• STATED TASK
Copy out every one of the lines below without changing a word.

• SUPPLIED RECORDS
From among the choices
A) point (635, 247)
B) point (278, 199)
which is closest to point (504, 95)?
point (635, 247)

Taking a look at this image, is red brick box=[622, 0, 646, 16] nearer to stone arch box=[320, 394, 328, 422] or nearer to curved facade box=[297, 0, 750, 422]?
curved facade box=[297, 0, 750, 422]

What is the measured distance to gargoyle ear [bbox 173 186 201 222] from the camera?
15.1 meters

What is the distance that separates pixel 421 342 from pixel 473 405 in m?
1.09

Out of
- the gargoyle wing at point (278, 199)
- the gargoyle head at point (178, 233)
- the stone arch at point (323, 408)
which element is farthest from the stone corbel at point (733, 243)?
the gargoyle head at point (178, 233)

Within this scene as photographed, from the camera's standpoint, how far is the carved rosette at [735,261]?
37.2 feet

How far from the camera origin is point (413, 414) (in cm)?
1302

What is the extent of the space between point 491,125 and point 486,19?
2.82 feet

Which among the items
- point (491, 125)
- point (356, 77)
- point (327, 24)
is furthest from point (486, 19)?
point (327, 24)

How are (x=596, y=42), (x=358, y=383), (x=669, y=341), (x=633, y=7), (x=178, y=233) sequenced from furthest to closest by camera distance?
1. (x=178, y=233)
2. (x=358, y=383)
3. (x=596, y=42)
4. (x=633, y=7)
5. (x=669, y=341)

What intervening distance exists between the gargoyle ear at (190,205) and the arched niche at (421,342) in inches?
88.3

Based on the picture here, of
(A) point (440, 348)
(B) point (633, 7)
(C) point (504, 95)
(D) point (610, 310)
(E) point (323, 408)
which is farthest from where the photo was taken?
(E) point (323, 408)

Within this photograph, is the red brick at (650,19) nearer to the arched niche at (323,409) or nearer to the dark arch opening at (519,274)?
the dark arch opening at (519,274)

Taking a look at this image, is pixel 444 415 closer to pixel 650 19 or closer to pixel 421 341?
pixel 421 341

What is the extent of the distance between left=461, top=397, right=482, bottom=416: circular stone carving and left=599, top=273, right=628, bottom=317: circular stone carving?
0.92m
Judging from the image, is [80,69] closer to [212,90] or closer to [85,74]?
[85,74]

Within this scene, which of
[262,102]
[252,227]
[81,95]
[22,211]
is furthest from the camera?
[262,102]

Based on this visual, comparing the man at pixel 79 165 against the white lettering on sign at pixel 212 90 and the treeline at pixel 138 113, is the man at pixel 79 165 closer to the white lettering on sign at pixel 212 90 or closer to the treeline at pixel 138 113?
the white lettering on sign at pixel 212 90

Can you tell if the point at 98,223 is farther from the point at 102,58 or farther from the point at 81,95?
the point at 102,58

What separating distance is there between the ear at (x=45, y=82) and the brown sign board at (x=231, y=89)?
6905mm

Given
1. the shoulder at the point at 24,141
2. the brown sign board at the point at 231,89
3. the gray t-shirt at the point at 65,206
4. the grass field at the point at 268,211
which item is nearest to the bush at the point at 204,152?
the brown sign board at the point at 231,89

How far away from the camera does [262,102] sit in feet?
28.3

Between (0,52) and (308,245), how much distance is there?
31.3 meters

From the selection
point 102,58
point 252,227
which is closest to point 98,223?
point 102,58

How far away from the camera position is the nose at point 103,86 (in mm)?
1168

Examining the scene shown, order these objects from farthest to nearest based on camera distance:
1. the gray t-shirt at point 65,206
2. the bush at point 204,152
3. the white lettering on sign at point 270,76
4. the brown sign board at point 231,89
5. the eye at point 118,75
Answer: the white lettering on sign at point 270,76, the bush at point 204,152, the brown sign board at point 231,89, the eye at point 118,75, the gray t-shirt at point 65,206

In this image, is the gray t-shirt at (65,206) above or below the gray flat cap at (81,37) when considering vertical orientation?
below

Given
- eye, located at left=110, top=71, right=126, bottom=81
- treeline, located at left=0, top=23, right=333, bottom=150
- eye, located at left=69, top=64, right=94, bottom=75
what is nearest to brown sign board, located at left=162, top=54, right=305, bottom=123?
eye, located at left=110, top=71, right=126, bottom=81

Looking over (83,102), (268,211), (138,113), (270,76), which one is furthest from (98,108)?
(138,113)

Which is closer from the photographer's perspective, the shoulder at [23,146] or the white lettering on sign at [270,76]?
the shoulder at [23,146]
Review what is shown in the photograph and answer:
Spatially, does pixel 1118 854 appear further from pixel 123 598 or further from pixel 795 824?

• TASK RESPONSE
From among the choices
A) point (635, 247)
B) point (278, 199)
which is closest to point (504, 95)?
point (635, 247)

Taking a look at this image, is red brick box=[622, 0, 646, 16] nearer to stone arch box=[320, 394, 328, 422] or nearer to curved facade box=[297, 0, 750, 422]?
curved facade box=[297, 0, 750, 422]

What is the measured distance to gargoyle ear [bbox 173 186 201 222] from the camera?
15.1 meters

What is the distance that separates pixel 421 342 from pixel 473 405 in m?
1.09

Out of
- the gargoyle wing at point (278, 199)
- the gargoyle head at point (178, 233)
- the stone arch at point (323, 408)
which element is farthest from the stone corbel at point (733, 243)?
the gargoyle head at point (178, 233)

Within this scene as photographed, from the camera's standpoint, how far is the carved rosette at [735,261]?
37.2 feet

How far from the camera origin is point (413, 414) (in cm)?
1302

What is the extent of the space between point 491,125 and point 486,19?
2.82 feet

Which among the items
- point (491, 125)
- point (356, 77)
- point (327, 24)
is furthest from point (486, 19)?
point (327, 24)

How are (x=596, y=42), (x=358, y=383), (x=669, y=341), (x=633, y=7), (x=178, y=233) sequenced from furthest to closest by camera distance?
1. (x=178, y=233)
2. (x=358, y=383)
3. (x=596, y=42)
4. (x=633, y=7)
5. (x=669, y=341)

What intervening distance exists between the gargoyle ear at (190,205) and the arched niche at (421,342) in inches?
88.3

Based on the picture here, of
(A) point (440, 348)
(B) point (633, 7)
(C) point (504, 95)
(D) point (610, 310)
(E) point (323, 408)
which is farthest from where the photo was taken?
(E) point (323, 408)

Within this photograph, is the red brick at (650,19) nearer to the arched niche at (323,409) or nearer to the dark arch opening at (519,274)?
the dark arch opening at (519,274)

Taking a look at this image, is pixel 444 415 closer to pixel 650 19 or closer to pixel 421 341?
pixel 421 341

What is the extent of the distance between left=461, top=397, right=482, bottom=416: circular stone carving and left=599, top=273, right=628, bottom=317: circular stone carving?
0.92m
Judging from the image, is [80,69] closer to [212,90] or closer to [85,74]?
[85,74]

Within this scene, which of
[262,102]
[252,227]
[81,95]
[22,211]
is furthest from the camera?
[262,102]

Based on this visual, comparing the man at pixel 79 165 against the white lettering on sign at pixel 212 90 and the treeline at pixel 138 113, is the man at pixel 79 165 closer to the white lettering on sign at pixel 212 90 or closer to the treeline at pixel 138 113?
the white lettering on sign at pixel 212 90

Can you tell if the point at 98,223 is farther from the point at 102,58 or farther from the point at 81,95?
the point at 102,58

What separating distance is there between the ear at (x=45, y=82) and the brown sign board at (x=231, y=89)?
6905mm

Given
1. the shoulder at the point at 24,141
2. the brown sign board at the point at 231,89
3. the gray t-shirt at the point at 65,206
4. the grass field at the point at 268,211
which item is nearest to the bush at the point at 204,152?
the brown sign board at the point at 231,89

How far away from the camera does [262,102] sit in feet?
28.3

Between (0,52) and (308,245), how much distance is there?
31.3 meters

From the selection
point 102,58
point 252,227
which is closest to point 98,223?
point 102,58

How far away from the camera position is the nose at point 103,86 (in mm)?
1168

Examining the scene shown, order these objects from farthest to nearest based on camera distance:
1. the gray t-shirt at point 65,206
2. the bush at point 204,152
3. the white lettering on sign at point 270,76
4. the brown sign board at point 231,89
5. the eye at point 118,75
Answer: the white lettering on sign at point 270,76, the bush at point 204,152, the brown sign board at point 231,89, the eye at point 118,75, the gray t-shirt at point 65,206

In this image, is the gray t-shirt at (65,206) above or below the gray flat cap at (81,37) when considering vertical orientation?
below

Given
- eye, located at left=110, top=71, right=126, bottom=81
- treeline, located at left=0, top=23, right=333, bottom=150
- eye, located at left=69, top=64, right=94, bottom=75
what is nearest to brown sign board, located at left=162, top=54, right=305, bottom=123?
eye, located at left=110, top=71, right=126, bottom=81

Looking over (83,102), (268,211), (138,113), (270,76), which one is furthest from (98,108)?
(138,113)

Which is closer from the photographer's perspective, the shoulder at [23,146] or the white lettering on sign at [270,76]?
the shoulder at [23,146]
Review what is shown in the photograph and answer:
Spatially, does pixel 1118 854 appear further from pixel 123 598 or further from pixel 795 824?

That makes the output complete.